Siri, com sua mãe já resgatada, aceita o convite de Rosalinda para ajudar os ingleses como espiã, criando em Madri um atelier para atrair as esposas dos militares alemães e, com isso, colher informações e repassa-las à inteligência inglesa. Lá, com nome e origem falsas, constrói uma sólida carreira de costureira, levando compromissos, nomes, relações que consegue colher das clientes.
O livro relata não apenas o caos deixado pela Guerra Civil Espanhola, como a posição espanhola na Segunda Guerra Mundial, um retrato bem construído de uma época de escassez, intrigas, espionagens. Também, através da simples costureira madrilenha Siri Quiroga, mostra as transformações que o tempo e as experiências de vida são professores, o aprendizado é constante  e a confiança é frágil.
Excelente obra. São 480 páginas que se lê devorando as páginas. Bem escrito, pesquisa primorosa da época, personagens bem construídos. Recomendo.
Mais trechos:
"O mundo mudou muito, Dolores, não vê? Os trabalhadores já não seconformam com ir à festa de São Caetano e às touradas de Carabanchel. Agora, trocam o burro pela bicicleta, afiliam-se a um sindicato e, na primeira oportunidade, ameaçam dar um tiro no meio da testa do patrão. Provavelmente não lhes falta razão, pois levar uma vida cheia de carências e trabalhar de sol a sol desde pequenos não é do gosto de ninguém. Mas, aqui, é necessário muito mais que isso: erguendo o punho, odiando àqueles que estão por cima e cantando La Internacional vão conseguir pouca coisa; não se muda um país ao ritmo de hinos.
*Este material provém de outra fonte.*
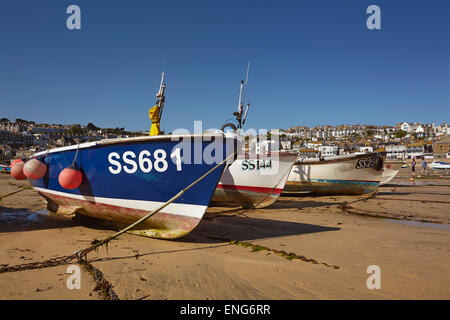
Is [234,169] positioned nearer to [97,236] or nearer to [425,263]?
[97,236]

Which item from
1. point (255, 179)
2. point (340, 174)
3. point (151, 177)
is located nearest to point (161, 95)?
point (151, 177)

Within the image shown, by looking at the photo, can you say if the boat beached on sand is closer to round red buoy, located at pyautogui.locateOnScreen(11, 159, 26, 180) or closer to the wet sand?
the wet sand

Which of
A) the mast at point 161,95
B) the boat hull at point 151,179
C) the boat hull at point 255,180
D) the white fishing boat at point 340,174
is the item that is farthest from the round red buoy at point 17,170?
the white fishing boat at point 340,174

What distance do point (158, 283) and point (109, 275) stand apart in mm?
677

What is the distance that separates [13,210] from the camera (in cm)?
770

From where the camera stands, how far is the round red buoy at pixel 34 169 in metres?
6.20

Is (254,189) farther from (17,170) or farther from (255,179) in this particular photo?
(17,170)

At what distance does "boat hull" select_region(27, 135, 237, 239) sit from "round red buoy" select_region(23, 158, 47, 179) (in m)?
1.66

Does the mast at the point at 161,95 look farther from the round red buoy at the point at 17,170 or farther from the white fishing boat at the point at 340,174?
the white fishing boat at the point at 340,174

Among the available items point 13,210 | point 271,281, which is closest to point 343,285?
point 271,281

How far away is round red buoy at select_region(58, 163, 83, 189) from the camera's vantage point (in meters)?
5.04

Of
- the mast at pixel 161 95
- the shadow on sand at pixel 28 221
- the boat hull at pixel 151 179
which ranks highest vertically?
the mast at pixel 161 95

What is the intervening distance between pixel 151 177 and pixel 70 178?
176cm

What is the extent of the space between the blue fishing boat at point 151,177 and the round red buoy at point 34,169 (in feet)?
4.60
Razões para se rebelar, evidentemente, eles têm de sobra, pois aqui há fome de séculos e muita injustiça também, mas isso não se ajeita mordendo a mão de quem os alimenta. Para isso, para modernizar este país, precisaríamos de empreendedores corajosos e trabalhadores qualificados, uma educação  adequada, e governos sérios que durassem o suficiente no cargo. Mas, aqui, tudo é um desastre, cada um cuida do seu interesse e ninguém trabalha sério para acabar com tanta insensatez. Os políticos, de um lado e do outro, passam o dia perdidos em seus discursos e suas filigranas oratórias no Parlamento. O rei está bem onde está; muito antes já deveria ter ido embora. Os socialistas, os anarquistas e os comunistas lutam pelos seus como deve ser, mas deveriam fazer isso com sensatez e ordem, sem rancores nem ânimos desatados. Os ricos e os monárquicos, enquanto isso, vão fugindo acovardados para o exterior. E entre uns e outros, no fim vamos conseguir que qualquer dia os militares acabem se sublevando, que armem uma quartelada, e então aí é que vamos lamentar. Ou entramos em uma guerra civil, atiramos uns nos outros e acabamos matando irmãos.”
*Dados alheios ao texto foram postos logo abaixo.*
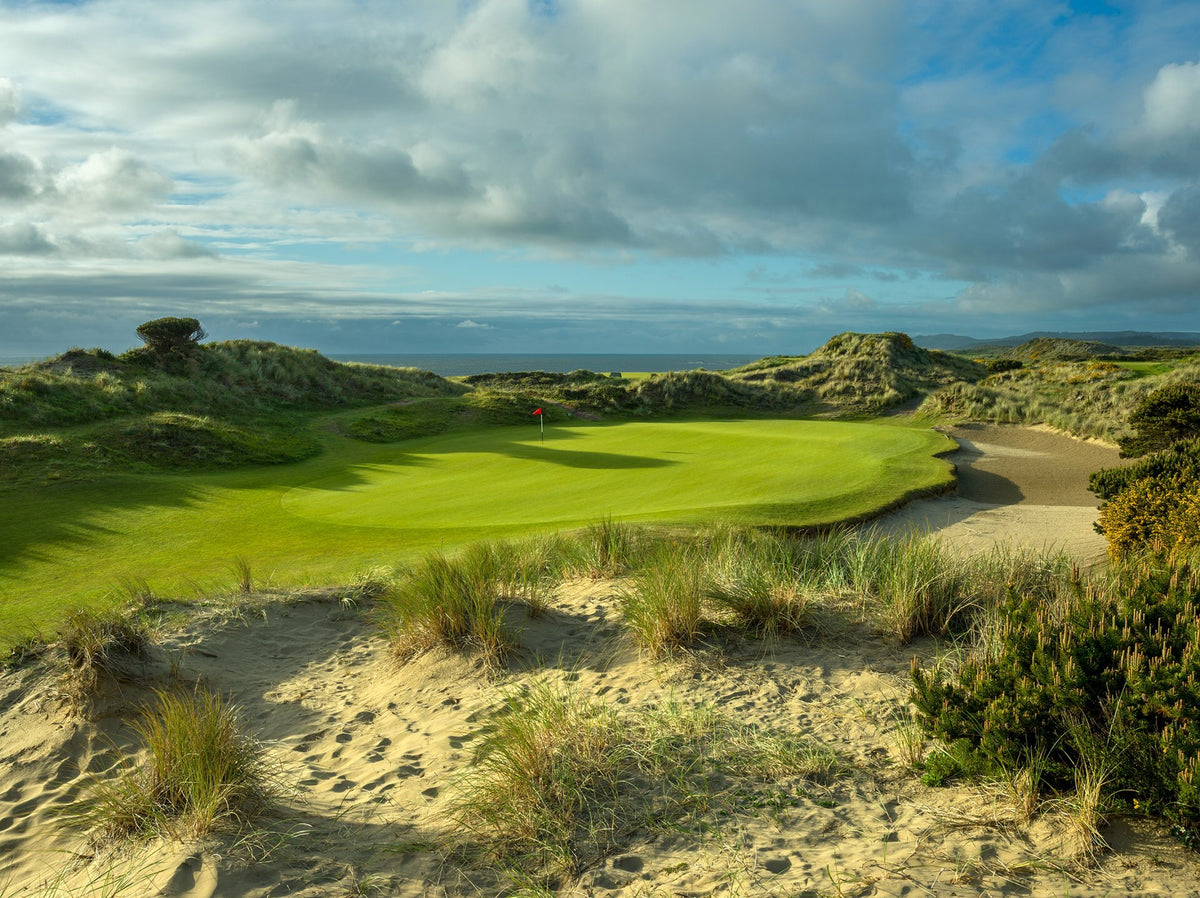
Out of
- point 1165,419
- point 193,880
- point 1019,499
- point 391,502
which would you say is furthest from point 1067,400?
point 193,880

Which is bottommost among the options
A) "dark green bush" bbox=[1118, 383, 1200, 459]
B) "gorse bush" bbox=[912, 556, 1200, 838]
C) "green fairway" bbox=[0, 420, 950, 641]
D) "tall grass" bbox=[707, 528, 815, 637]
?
"green fairway" bbox=[0, 420, 950, 641]

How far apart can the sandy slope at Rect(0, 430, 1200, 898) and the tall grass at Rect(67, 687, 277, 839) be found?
0.47ft

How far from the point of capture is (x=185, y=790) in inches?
153

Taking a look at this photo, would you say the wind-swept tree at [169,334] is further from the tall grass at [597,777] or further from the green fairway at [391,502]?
the tall grass at [597,777]

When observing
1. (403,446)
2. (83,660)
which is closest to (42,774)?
(83,660)

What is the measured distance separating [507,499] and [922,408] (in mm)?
24745

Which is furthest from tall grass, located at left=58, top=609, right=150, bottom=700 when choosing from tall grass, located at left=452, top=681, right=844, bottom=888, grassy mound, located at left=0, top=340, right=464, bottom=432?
grassy mound, located at left=0, top=340, right=464, bottom=432

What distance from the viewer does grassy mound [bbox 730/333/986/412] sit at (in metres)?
36.3

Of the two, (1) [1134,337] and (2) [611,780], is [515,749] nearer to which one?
(2) [611,780]

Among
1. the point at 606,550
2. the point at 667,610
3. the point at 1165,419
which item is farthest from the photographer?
the point at 1165,419

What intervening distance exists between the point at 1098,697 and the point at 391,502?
11.3m

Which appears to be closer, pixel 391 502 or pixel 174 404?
pixel 391 502

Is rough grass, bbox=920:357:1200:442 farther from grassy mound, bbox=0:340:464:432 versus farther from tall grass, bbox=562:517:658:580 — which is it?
grassy mound, bbox=0:340:464:432

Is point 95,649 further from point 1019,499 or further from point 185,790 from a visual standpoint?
point 1019,499
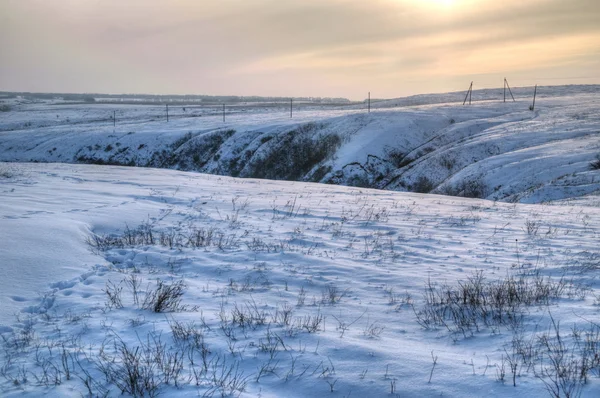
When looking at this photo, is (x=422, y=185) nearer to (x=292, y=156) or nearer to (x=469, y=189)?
(x=469, y=189)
"Um dos efeitos da paixão louca e obcecada é que anula os sentidos para perceber o que acontece a sua volta. Corta rente a sensibilidade, a capacidade de percepção. Obriga-nos a concentrar tanto a atenção em um ser único que nos isola do resto do universo, nos aprisiona em uma couraça e nos mantém à margem de outras realidades, mesmo que transcorram a dois palmos do seu nariz."
"— Candelaria, de que lado você está nesta guerra?
Ela se voltou, surpresa, mas não hesitou um segundo em responder com um firme sussurro.
— Eu? Do lado de quem ganhar, minha querida."
"Meu velho mundo estava em guerra e o amor havia se evaporado dele, levando consigo meus bens e ilusões."
"A nostalgia ameaçou me dar uma chibatada, mas eu soube me afastar a tempo e fugir com um jogo de cintura: eu havia aprendido a desenvolver a arte da fuga cada vez que pressentia próxima a ameaça da melancolia."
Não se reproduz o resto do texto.